═══ DATA TO PROCESS

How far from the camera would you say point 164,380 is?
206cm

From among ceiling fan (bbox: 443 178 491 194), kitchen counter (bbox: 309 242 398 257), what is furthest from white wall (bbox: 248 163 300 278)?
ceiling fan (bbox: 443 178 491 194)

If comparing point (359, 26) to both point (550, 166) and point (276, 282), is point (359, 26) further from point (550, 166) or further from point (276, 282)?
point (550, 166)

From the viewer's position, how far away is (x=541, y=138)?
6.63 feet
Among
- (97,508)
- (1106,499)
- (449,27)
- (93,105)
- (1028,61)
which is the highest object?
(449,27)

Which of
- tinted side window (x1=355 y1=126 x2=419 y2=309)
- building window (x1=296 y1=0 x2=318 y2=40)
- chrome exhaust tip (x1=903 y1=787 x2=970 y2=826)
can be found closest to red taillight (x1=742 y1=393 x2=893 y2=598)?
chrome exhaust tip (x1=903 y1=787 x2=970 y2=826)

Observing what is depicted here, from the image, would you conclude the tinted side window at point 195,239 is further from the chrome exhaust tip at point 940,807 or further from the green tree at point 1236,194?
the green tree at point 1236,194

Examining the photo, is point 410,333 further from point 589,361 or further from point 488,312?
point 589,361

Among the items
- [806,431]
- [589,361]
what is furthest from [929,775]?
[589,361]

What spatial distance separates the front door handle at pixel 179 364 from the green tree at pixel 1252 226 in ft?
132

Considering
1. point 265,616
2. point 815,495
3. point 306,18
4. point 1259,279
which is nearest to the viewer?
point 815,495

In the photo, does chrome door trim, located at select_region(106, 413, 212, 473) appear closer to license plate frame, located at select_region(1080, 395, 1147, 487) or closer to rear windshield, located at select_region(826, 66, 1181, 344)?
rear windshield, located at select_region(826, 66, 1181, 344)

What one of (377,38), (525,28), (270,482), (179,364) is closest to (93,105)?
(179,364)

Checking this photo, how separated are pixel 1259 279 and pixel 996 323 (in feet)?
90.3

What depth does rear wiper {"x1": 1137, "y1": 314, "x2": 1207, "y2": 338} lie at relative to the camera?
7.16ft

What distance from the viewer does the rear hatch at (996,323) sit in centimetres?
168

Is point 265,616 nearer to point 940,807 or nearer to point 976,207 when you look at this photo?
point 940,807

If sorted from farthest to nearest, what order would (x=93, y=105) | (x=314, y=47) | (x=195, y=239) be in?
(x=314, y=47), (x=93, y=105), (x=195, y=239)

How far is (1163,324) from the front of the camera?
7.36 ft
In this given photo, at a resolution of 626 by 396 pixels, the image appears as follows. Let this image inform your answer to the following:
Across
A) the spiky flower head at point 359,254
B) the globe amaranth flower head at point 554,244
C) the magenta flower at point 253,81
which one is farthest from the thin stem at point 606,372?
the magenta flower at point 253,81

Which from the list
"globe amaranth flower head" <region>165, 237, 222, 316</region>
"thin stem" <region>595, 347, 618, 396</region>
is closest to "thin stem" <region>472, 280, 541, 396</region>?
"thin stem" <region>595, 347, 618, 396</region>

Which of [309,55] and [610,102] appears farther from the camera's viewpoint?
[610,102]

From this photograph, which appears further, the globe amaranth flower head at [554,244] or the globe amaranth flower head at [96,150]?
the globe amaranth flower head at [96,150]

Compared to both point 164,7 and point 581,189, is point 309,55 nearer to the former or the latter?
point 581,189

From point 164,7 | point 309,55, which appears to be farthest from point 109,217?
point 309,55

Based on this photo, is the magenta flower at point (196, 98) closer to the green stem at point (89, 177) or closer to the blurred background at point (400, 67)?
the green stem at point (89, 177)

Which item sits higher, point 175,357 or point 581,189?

══════

**THE TASK:** Format the records above as a numbered list, leaving out the blank lines.

**ANSWER TO THE PROBLEM:**
1. How far from the camera would you say point 164,380 is?
2. 206cm
3. From among ceiling fan (bbox: 443 178 491 194), kitchen counter (bbox: 309 242 398 257), what is furthest from white wall (bbox: 248 163 300 278)?
4. ceiling fan (bbox: 443 178 491 194)
5. If comparing point (359, 26) to both point (550, 166) and point (276, 282), is point (359, 26) further from point (550, 166) or further from point (276, 282)?
6. point (550, 166)
7. From the viewer's position, how far away is (x=541, y=138)?
8. 6.63 feet
9. Among
10. - (97,508)
11. - (1106,499)
12. - (449,27)
13. - (93,105)
14. - (1028,61)
15. which is the highest object?
16. (449,27)
17. Which of
18. - tinted side window (x1=355 y1=126 x2=419 y2=309)
19. - building window (x1=296 y1=0 x2=318 y2=40)
20. - chrome exhaust tip (x1=903 y1=787 x2=970 y2=826)
21. can be found closest to red taillight (x1=742 y1=393 x2=893 y2=598)?
22. chrome exhaust tip (x1=903 y1=787 x2=970 y2=826)
23. Observing what is depicted here, from the image, would you conclude the tinted side window at point 195,239 is further from the chrome exhaust tip at point 940,807 or further from the green tree at point 1236,194?
24. the green tree at point 1236,194
25. Examining the photo, is point 410,333 further from point 589,361 or further from point 488,312?
26. point 589,361
27. Among the items
28. - [806,431]
29. - [589,361]
30. what is furthest from [929,775]?
31. [589,361]
32. What spatial distance separates the front door handle at pixel 179 364 from the green tree at pixel 1252 226 in ft?
33. 132
34. Considering
35. 1. point 265,616
36. 2. point 815,495
37. 3. point 306,18
38. 4. point 1259,279
39. which is nearest to the viewer?
40. point 815,495
41. In the photo, does chrome door trim, located at select_region(106, 413, 212, 473) appear closer to license plate frame, located at select_region(1080, 395, 1147, 487) or closer to rear windshield, located at select_region(826, 66, 1181, 344)?
42. rear windshield, located at select_region(826, 66, 1181, 344)
43. What one of (377,38), (525,28), (270,482), (179,364) is closest to (93,105)?
44. (179,364)
45. Checking this photo, how separated are pixel 1259 279 and pixel 996 323 (in feet)?
46. 90.3
47. What depth does rear wiper {"x1": 1137, "y1": 314, "x2": 1207, "y2": 338} lie at relative to the camera?
48. 7.16ft
49. What distance from the viewer does the rear hatch at (996,323) sit in centimetres?
50. 168
51. Is point 265,616 nearer to point 940,807 or nearer to point 976,207 when you look at this photo?
52. point 940,807
53. If sorted from farthest to nearest, what order would (x=93, y=105) | (x=314, y=47) | (x=195, y=239) be in?
54. (x=314, y=47), (x=93, y=105), (x=195, y=239)
55. How far is (1163,324) from the front of the camera?
56. 7.36 ft
57. In this given photo, at a resolution of 626 by 396 pixels, the image appears as follows. Let this image inform your answer to the following:
58. Across
59. A) the spiky flower head at point 359,254
60. B) the globe amaranth flower head at point 554,244
61. C) the magenta flower at point 253,81
62. which one is farthest from the thin stem at point 606,372?
63. the magenta flower at point 253,81
64. Which from the list
65. "globe amaranth flower head" <region>165, 237, 222, 316</region>
66. "thin stem" <region>595, 347, 618, 396</region>
67. is closest to "thin stem" <region>472, 280, 541, 396</region>?
68. "thin stem" <region>595, 347, 618, 396</region>
69. Which of [309,55] and [610,102] appears farther from the camera's viewpoint?
70. [610,102]
71. From this photograph, which appears further, the globe amaranth flower head at [554,244] or the globe amaranth flower head at [96,150]?
72. the globe amaranth flower head at [96,150]
73. Compared to both point 164,7 and point 581,189, is point 309,55 nearer to the former or the latter?
74. point 581,189
75. From point 164,7 | point 309,55, which appears to be farthest from point 109,217?
76. point 309,55
77. Based on this photo, is the magenta flower at point (196, 98) closer to the green stem at point (89, 177) or closer to the blurred background at point (400, 67)?
78. the green stem at point (89, 177)
79. Which item sits higher, point 175,357 or point 581,189?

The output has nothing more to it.